Yesterday’s headlines trumpeted a rebound in GDP, after two quarters of contraction, but the underlying data show a more complicated picture. NAM Chief Economist Chad Moutray took a look at the Bureau of Economic Analysis numbers and explained them to us.

In case you missed it: “After contracting in the first two quarters of 2022, the U.S. economy rebounded in the third quarter, expanding 2.6% at the annual rate,” said Moutray.

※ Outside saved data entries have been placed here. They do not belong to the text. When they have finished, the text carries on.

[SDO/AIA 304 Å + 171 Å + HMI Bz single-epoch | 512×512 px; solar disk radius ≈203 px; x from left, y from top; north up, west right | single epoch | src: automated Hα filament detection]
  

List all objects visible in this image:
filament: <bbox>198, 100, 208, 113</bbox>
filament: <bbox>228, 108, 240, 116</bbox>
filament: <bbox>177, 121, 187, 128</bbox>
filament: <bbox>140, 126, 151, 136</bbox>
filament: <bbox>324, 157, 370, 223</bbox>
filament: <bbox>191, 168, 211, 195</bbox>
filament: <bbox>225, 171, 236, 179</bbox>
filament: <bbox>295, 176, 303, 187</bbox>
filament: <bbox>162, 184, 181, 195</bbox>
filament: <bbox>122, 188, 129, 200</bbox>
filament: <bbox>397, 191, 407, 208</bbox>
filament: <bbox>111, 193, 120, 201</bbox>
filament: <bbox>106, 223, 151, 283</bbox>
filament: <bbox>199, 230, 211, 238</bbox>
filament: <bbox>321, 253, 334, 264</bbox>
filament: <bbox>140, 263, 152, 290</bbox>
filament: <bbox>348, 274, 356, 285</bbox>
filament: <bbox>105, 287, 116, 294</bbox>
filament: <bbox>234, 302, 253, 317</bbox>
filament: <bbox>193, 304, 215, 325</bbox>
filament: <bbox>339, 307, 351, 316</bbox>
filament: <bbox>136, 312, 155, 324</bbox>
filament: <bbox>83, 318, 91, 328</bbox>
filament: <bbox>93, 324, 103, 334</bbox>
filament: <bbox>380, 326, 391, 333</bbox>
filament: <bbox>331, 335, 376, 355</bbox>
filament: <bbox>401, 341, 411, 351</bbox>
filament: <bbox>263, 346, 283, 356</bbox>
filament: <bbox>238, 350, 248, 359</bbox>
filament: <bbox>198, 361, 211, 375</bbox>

The details: “Real gross domestic product was boosted by strength in consumer spending on services, government spending, net exports and nonresidential fixed investment,” said Moutray. “At the same time, goods spending was a drag on growth, along with the housing market and inventory spending.” Some of the key contrasts:

  • “Consumer spending on goods fell in each quarter year to date, down 1.2% at the annual rate in the third quarter. … In contrast, service-sector spending rose 2.8% in the third quarter, slowing but extending the 4.6% gain in the second quarter,” said Moutray.
  • Meanwhile, “Nonresidential fixed investment rose 3.7% in the third quarter at the annual rate, accelerating from the 0.1% gain in the second quarter. However, “higher mortgage rates have sharply reduced residential spending, with activity plummeting 26.4% in the third quarter.”

The road ahead: “Despite the improvement in activity in the third quarter, there continue to be significant downside risks in the economic outlook, with the risk of a recession elevated,” said Moutray. “Indeed, the current forecast is for real GDP to increase 1.8% in 2022 on an annual basis, with 0.7% growth in 2023.”

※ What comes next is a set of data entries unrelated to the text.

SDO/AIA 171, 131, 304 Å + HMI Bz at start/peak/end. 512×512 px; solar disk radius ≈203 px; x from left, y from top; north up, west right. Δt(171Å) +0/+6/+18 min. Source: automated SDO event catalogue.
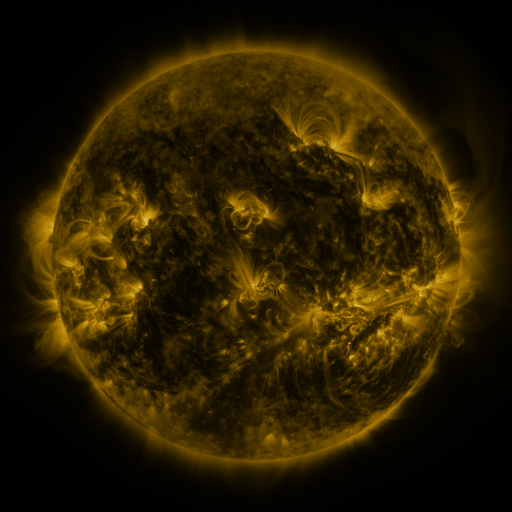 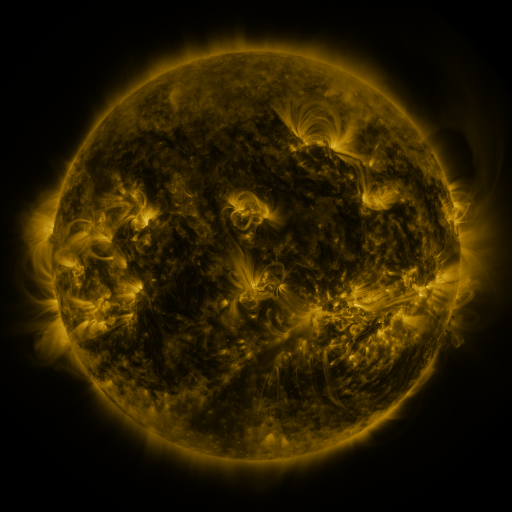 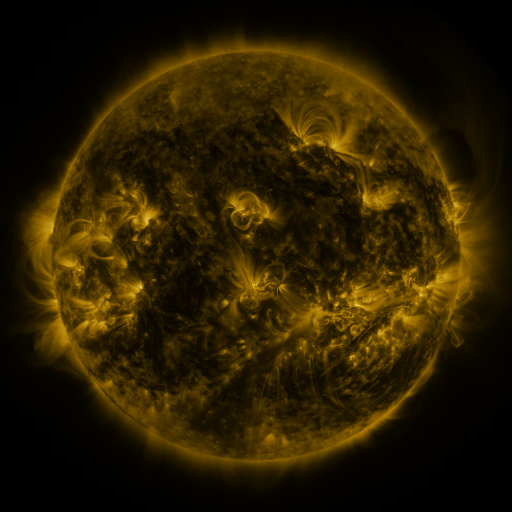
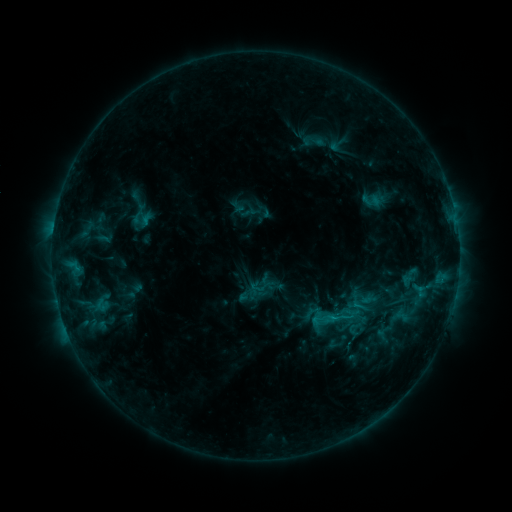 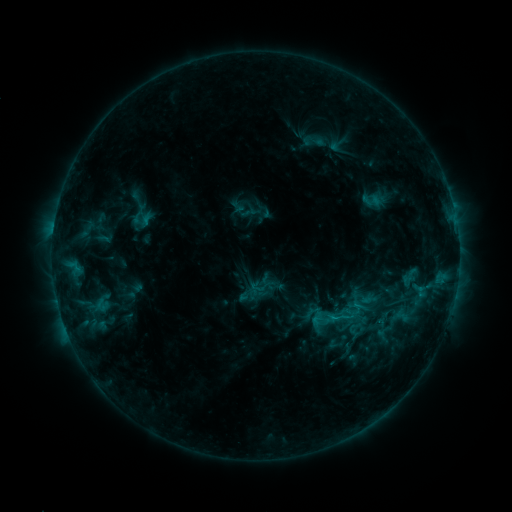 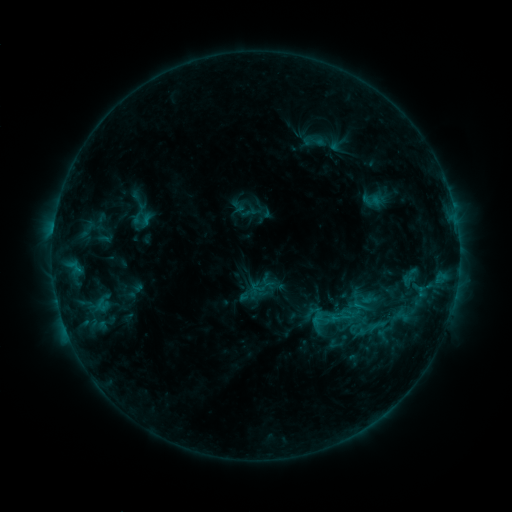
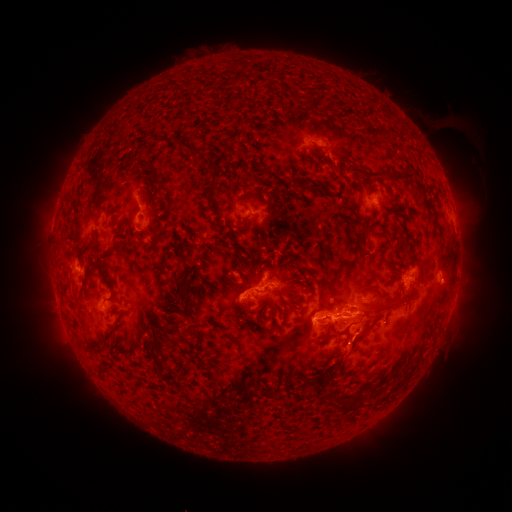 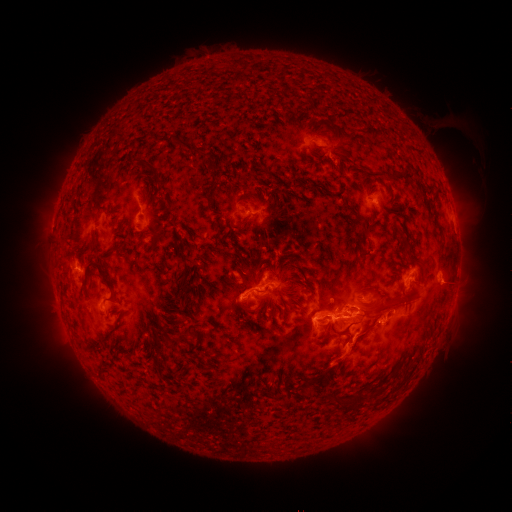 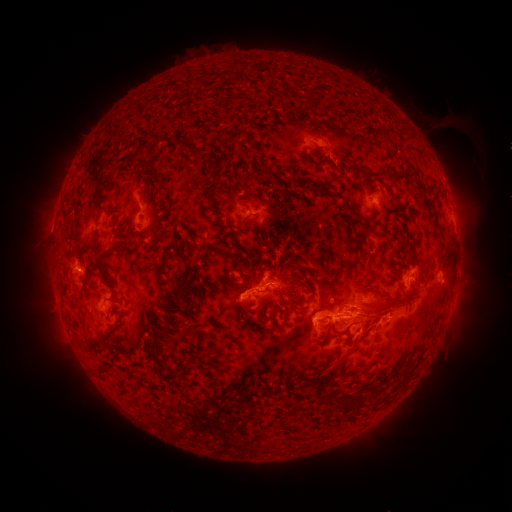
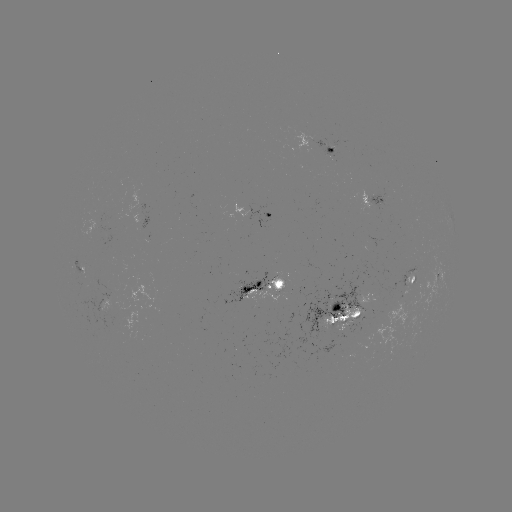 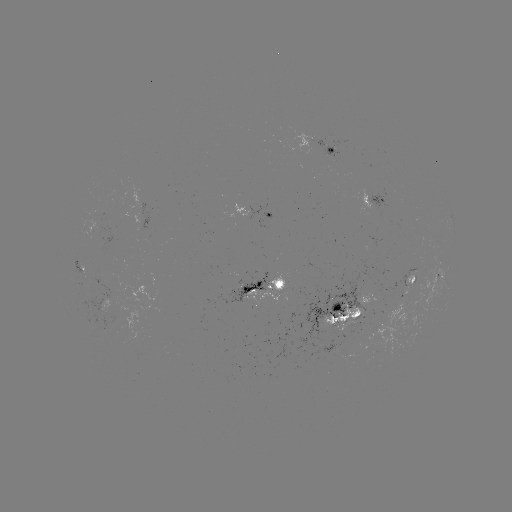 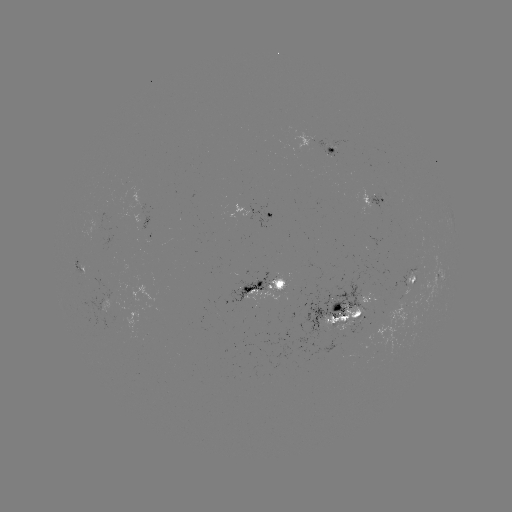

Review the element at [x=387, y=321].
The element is eruption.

Durable goods orders increase: Meanwhile, durable goods orders rose in September, according to the U.S. Census Bureau.

  • “New orders for durable goods rose 0.4% from $273.7 billion in August to a record $274.7 billion in September,” said Moutray. “With that said, these data were buoyed by strong nondefense aircraft and parts orders, which can be highly volatile from month to month. Excluding transportation equipment, new durable goods orders fell 0.5% from a record $180.2 billion to $179.3 billion, the first decline since February.”
  • “This suggests broad-based weaknesses in durable goods demand in September, and more importantly, new orders growth has been flat since May,” said Moutray. “More encouragingly, new durable goods orders have increased 11.3% year-over-year, or 5.1% with transportation equipment excluded.”